All lines from the line containing "Order these objects" up to and including the last line of the listing below should be echoed exactly; no other lines belong in the response.

_INFORMATION PROVIDED_
:::

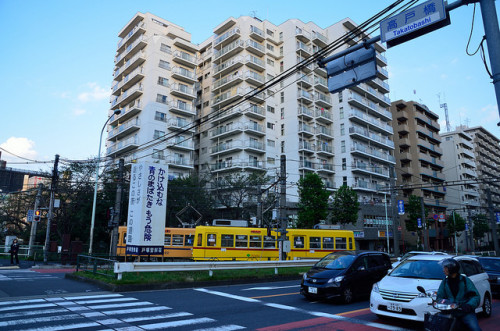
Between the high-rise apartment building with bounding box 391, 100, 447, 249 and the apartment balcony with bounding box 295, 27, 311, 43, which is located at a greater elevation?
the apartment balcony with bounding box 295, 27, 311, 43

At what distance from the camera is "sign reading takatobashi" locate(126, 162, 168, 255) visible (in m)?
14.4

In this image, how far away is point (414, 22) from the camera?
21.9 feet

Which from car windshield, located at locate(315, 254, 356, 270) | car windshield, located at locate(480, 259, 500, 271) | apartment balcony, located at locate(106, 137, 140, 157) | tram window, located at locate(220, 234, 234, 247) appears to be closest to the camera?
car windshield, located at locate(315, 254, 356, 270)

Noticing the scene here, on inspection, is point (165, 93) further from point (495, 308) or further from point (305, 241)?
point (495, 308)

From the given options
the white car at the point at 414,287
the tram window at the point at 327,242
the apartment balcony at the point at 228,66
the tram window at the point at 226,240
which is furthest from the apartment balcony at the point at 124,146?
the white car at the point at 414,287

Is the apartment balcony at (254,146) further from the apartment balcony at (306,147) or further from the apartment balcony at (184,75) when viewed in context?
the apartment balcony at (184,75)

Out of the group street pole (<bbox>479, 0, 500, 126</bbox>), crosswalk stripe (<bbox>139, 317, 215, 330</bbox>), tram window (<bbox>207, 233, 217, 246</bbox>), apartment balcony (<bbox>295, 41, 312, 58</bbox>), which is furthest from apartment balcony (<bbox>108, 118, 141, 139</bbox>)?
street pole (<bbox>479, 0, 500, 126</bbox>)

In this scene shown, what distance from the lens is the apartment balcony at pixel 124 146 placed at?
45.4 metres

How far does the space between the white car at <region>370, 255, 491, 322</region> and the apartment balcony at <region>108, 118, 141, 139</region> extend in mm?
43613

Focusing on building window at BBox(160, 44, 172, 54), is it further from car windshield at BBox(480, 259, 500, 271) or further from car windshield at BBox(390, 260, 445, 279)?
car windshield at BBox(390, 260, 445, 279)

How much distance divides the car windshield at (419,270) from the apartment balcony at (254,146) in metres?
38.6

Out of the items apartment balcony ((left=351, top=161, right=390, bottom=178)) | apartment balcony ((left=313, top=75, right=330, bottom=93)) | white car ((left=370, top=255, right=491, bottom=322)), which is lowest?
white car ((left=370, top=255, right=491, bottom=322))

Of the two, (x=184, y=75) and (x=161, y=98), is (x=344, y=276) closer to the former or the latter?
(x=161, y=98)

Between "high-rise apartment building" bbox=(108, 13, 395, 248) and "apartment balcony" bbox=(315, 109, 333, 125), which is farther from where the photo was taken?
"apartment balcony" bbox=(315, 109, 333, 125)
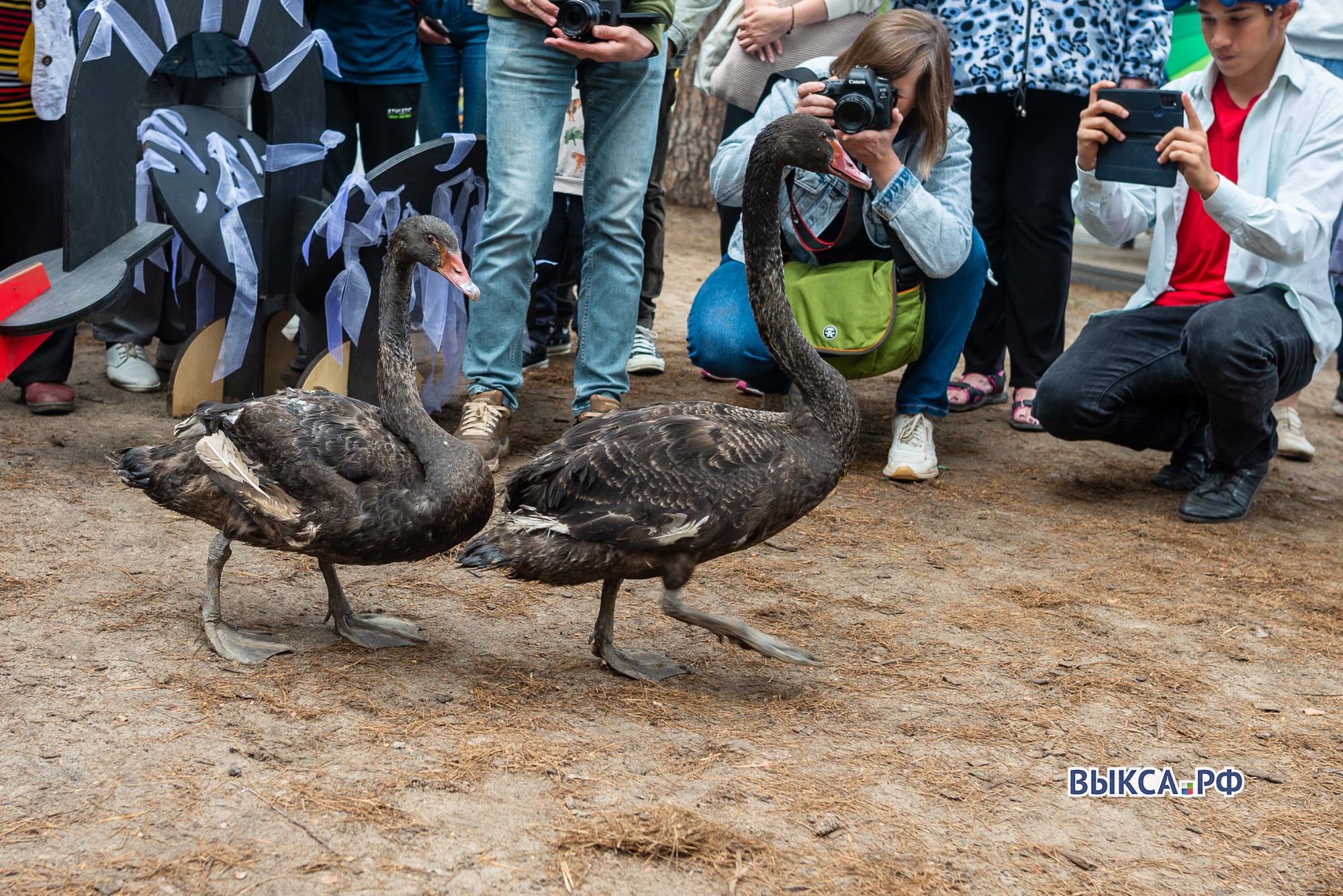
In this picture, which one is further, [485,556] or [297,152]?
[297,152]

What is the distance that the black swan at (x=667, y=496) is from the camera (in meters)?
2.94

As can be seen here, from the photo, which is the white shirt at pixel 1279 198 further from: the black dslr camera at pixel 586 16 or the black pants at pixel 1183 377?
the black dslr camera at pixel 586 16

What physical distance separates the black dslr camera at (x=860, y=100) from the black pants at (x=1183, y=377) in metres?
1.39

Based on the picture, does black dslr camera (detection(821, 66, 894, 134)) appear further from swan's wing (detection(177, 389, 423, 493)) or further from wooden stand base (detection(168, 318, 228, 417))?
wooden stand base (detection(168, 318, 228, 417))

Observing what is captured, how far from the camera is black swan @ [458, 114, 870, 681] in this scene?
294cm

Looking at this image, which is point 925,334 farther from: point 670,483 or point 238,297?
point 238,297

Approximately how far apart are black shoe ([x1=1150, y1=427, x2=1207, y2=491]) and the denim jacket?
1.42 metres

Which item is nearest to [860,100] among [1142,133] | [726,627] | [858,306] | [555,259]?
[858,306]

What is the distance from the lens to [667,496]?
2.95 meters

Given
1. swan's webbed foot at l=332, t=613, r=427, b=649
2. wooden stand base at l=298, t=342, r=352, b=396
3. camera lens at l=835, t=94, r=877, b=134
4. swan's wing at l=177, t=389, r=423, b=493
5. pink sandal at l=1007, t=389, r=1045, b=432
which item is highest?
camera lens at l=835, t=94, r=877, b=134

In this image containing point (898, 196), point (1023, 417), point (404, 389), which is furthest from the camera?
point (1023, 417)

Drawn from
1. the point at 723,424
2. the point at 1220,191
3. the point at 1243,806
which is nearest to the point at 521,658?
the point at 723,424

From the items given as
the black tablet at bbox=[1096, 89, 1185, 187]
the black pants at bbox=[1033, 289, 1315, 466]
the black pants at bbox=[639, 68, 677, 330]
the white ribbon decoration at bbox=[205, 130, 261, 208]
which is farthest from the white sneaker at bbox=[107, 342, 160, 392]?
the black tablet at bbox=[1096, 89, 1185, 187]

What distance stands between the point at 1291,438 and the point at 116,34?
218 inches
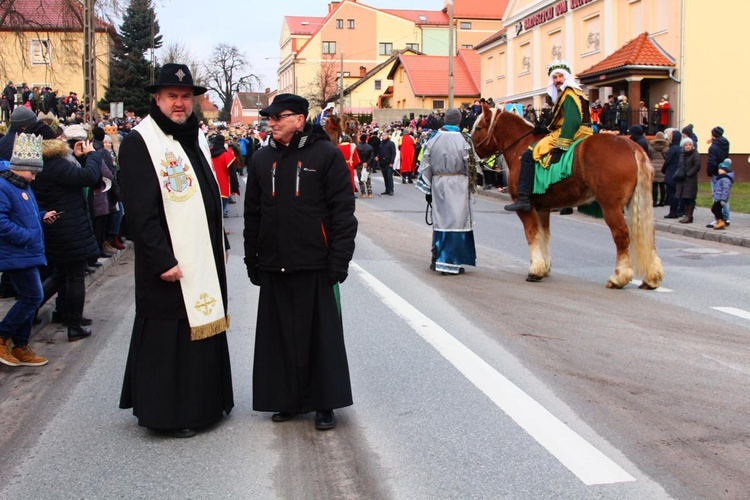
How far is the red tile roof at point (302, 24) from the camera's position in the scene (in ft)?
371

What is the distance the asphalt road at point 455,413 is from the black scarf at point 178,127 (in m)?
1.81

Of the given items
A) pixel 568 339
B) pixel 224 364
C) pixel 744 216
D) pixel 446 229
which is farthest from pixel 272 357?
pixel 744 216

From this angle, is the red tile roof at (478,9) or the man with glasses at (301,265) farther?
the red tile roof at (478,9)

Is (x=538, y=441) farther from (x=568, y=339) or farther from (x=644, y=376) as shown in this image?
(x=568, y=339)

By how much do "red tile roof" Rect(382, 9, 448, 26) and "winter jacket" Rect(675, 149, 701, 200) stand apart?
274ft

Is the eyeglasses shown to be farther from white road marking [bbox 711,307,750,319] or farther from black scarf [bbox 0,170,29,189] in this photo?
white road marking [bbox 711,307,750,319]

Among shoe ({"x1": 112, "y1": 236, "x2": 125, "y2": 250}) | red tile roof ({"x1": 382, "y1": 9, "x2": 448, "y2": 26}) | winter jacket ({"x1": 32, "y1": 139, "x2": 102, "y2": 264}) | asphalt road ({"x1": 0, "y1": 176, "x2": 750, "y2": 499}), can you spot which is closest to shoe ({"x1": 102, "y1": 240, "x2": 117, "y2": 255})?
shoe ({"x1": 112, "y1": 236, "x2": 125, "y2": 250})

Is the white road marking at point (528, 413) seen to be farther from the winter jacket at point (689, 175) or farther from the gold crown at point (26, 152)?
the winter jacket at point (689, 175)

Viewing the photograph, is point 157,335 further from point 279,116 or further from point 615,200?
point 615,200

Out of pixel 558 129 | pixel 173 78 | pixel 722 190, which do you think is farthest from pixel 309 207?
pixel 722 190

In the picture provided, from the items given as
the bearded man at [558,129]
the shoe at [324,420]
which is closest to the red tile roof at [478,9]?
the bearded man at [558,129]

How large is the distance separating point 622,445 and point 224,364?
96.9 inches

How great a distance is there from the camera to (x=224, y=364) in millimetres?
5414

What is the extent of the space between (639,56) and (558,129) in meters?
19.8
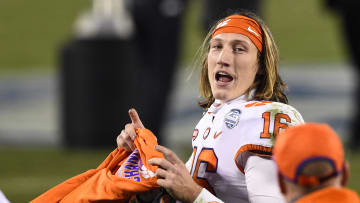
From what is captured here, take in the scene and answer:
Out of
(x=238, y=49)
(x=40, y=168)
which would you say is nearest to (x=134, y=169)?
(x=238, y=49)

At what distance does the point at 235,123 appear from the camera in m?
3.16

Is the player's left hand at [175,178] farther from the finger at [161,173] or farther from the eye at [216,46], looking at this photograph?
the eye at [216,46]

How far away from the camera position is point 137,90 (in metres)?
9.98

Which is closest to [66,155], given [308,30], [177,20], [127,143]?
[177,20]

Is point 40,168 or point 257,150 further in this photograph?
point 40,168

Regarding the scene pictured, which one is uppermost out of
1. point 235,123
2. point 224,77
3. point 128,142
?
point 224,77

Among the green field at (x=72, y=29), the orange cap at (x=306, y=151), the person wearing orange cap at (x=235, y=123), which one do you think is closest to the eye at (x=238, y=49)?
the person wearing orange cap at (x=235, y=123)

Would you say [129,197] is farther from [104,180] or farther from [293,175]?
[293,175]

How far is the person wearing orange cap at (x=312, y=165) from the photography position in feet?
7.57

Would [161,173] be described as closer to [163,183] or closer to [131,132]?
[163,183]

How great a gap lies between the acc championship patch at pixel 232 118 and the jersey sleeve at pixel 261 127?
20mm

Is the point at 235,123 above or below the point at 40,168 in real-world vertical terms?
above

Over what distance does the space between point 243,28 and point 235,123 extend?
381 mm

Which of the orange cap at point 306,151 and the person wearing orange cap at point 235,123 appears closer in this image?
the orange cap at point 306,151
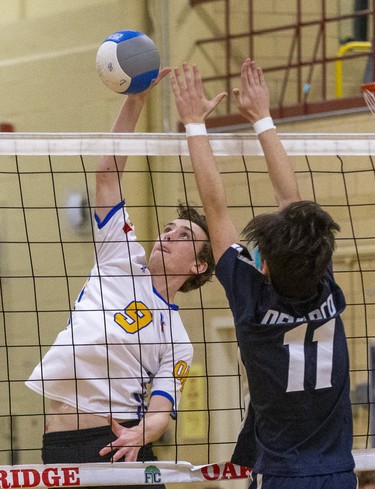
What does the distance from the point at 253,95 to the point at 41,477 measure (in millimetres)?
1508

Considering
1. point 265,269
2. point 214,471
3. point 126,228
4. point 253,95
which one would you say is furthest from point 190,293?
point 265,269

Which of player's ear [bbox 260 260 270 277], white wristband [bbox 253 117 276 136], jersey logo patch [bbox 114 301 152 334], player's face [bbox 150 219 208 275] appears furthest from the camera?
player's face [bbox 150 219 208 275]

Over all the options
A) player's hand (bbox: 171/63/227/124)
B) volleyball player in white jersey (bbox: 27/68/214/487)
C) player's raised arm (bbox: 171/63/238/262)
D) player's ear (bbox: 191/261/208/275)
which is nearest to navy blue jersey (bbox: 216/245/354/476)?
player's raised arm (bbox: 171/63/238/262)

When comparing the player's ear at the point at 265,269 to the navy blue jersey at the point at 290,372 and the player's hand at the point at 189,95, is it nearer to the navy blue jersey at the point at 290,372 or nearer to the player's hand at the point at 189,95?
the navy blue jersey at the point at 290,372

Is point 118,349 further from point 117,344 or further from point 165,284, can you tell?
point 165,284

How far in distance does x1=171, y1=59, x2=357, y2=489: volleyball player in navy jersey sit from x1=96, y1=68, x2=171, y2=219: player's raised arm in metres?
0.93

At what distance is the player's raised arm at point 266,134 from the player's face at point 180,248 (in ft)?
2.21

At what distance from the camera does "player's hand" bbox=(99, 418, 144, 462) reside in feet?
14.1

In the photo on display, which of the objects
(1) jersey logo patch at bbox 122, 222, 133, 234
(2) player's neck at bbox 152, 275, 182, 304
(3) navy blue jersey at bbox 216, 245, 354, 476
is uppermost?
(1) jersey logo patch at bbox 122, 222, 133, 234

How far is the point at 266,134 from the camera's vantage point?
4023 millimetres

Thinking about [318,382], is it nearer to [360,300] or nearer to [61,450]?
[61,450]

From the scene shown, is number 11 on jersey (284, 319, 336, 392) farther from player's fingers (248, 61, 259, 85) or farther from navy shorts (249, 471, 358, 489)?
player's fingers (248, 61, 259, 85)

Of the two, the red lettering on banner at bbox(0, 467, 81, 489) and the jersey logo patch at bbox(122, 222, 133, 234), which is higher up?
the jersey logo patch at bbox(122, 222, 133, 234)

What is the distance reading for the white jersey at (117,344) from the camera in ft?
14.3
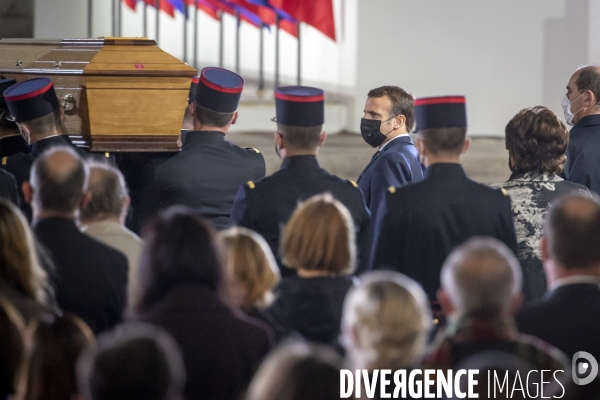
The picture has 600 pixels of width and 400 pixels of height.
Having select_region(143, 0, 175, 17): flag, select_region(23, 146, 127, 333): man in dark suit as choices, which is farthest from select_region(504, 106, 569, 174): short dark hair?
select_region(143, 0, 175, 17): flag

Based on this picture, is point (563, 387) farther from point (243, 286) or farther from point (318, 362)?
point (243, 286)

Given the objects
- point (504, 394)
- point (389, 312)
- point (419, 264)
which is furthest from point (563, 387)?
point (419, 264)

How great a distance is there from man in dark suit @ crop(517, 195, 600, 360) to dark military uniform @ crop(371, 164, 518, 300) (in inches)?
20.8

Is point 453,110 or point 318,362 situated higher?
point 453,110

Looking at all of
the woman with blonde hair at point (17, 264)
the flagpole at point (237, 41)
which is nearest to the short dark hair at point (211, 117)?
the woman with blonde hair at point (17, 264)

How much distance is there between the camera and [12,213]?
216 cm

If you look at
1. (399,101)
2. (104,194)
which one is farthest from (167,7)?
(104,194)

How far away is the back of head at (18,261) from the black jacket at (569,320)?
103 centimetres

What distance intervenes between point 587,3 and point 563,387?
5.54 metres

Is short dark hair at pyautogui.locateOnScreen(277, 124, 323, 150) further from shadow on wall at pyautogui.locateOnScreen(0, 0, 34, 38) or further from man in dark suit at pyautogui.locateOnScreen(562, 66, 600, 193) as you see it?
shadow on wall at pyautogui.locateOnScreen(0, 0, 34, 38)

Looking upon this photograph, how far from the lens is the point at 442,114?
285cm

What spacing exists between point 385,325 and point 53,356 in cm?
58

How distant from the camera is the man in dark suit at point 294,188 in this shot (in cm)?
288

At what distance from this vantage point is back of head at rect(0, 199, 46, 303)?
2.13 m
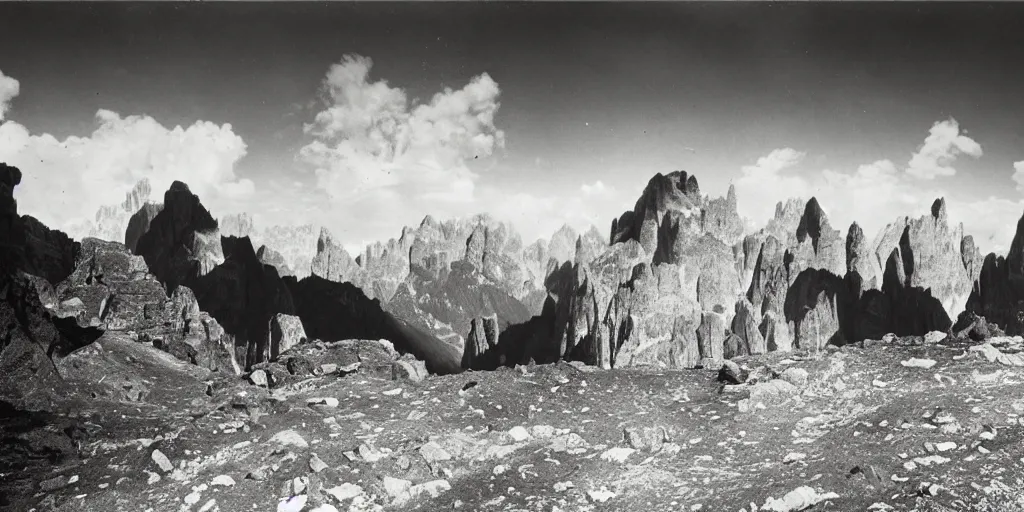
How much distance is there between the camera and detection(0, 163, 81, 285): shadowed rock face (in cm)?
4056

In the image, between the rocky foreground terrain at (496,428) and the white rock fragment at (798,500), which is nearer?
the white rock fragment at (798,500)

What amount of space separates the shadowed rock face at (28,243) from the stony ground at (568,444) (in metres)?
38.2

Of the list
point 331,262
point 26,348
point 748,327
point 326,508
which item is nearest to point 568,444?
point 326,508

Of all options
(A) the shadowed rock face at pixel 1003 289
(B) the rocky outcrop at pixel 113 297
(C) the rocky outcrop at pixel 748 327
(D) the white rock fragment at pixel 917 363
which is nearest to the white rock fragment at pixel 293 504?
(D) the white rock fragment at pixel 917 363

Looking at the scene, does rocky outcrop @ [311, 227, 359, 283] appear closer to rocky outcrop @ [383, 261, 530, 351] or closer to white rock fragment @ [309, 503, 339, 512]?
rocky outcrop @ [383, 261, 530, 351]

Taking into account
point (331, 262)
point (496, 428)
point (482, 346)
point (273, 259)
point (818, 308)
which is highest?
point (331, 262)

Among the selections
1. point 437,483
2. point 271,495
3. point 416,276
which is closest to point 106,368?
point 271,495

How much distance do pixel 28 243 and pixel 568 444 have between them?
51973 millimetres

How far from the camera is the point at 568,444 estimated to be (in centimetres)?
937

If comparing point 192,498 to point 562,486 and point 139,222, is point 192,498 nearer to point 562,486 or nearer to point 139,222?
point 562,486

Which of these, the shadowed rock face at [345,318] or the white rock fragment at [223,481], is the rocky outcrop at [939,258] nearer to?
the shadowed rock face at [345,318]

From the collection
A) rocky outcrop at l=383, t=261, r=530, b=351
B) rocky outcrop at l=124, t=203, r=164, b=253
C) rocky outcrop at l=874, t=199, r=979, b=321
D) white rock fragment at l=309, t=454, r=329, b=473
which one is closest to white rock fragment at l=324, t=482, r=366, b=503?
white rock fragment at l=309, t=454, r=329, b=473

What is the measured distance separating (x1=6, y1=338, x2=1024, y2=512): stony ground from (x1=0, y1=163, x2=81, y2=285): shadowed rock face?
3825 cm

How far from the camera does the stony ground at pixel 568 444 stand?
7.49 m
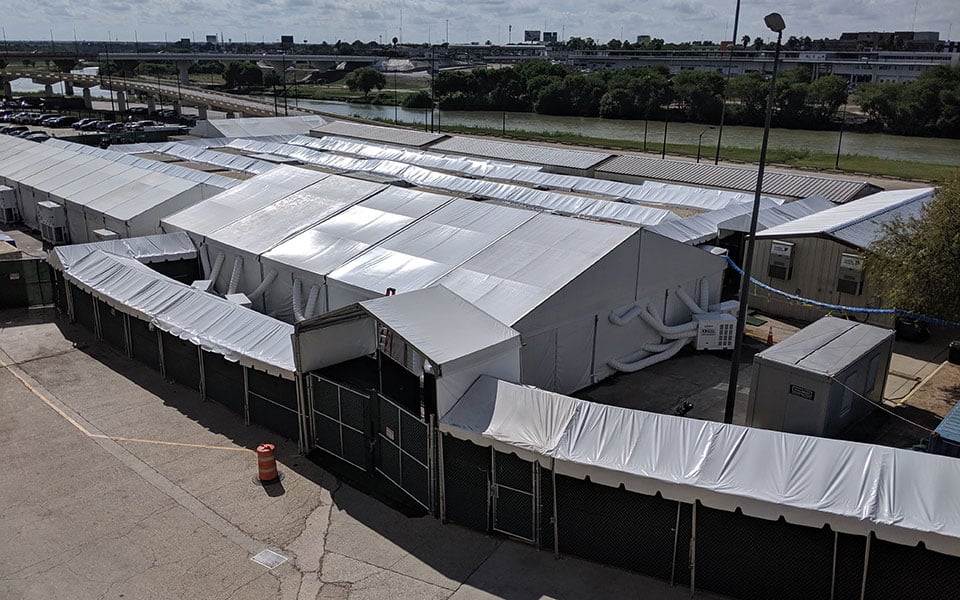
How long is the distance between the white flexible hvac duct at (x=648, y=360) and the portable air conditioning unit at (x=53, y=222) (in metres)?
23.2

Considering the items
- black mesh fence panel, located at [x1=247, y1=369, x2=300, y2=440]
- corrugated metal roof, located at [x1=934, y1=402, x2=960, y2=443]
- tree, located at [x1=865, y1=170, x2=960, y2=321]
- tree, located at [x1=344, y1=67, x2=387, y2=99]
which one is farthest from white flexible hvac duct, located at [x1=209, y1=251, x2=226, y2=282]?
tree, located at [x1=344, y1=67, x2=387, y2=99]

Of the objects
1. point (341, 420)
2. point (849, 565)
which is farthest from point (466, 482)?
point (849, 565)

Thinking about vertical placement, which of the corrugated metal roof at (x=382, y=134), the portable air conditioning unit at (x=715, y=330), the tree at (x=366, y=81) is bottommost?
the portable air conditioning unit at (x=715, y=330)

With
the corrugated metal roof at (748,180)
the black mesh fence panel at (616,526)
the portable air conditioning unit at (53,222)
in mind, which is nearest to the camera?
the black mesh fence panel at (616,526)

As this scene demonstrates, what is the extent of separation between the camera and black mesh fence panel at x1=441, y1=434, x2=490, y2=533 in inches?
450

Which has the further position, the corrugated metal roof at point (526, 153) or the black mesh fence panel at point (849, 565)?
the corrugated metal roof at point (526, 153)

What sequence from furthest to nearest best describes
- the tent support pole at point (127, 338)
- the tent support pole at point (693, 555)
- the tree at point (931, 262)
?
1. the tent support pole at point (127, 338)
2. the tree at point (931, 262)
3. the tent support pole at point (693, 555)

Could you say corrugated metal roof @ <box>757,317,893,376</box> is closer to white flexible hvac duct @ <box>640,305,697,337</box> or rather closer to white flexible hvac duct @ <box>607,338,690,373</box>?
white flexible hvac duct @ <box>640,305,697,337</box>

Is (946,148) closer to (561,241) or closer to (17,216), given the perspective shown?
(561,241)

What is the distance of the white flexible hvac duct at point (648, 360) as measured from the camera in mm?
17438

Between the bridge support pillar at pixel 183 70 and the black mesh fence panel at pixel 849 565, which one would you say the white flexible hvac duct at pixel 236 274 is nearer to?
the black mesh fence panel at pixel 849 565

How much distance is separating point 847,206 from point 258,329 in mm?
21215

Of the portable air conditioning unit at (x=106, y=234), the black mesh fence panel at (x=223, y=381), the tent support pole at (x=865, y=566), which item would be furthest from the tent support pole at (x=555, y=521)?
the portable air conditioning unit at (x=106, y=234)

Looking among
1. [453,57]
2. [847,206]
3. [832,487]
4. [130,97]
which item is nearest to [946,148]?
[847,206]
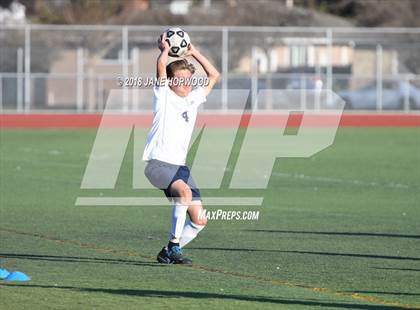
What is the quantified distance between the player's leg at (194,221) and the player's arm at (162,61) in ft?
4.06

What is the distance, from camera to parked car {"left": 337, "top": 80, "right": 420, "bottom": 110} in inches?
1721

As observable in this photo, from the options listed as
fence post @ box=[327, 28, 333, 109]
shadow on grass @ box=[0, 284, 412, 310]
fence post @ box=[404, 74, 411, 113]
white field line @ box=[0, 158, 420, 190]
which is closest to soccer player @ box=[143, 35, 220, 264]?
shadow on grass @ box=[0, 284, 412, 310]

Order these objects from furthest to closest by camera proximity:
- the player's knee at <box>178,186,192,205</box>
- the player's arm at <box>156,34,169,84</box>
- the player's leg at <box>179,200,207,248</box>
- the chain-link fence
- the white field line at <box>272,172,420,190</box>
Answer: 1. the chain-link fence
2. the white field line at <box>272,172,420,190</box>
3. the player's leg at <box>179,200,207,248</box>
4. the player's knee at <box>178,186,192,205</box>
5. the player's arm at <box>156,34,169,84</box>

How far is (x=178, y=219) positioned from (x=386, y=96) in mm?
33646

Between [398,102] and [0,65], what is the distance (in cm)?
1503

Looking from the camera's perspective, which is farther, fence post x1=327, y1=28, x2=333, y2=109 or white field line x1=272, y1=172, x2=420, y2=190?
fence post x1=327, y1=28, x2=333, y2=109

:::

_WRITTEN REPLY_
Order these objects from furthest to closest by camera proximity:
- the player's knee at <box>178,186,192,205</box>
- the player's arm at <box>156,34,169,84</box>
- the player's leg at <box>179,200,207,248</box>
- the chain-link fence
- the white field line at <box>272,172,420,190</box>
Answer: 1. the chain-link fence
2. the white field line at <box>272,172,420,190</box>
3. the player's leg at <box>179,200,207,248</box>
4. the player's knee at <box>178,186,192,205</box>
5. the player's arm at <box>156,34,169,84</box>

How far is (x=178, y=219) positioned from (x=386, y=96) in mm?
33646

Between [398,102] and [0,65], what is the distance (in cm)?
1503

Looking from the camera's perspective, which is farther, fence post x1=327, y1=28, x2=333, y2=109 or white field line x1=272, y1=172, x2=420, y2=190?
fence post x1=327, y1=28, x2=333, y2=109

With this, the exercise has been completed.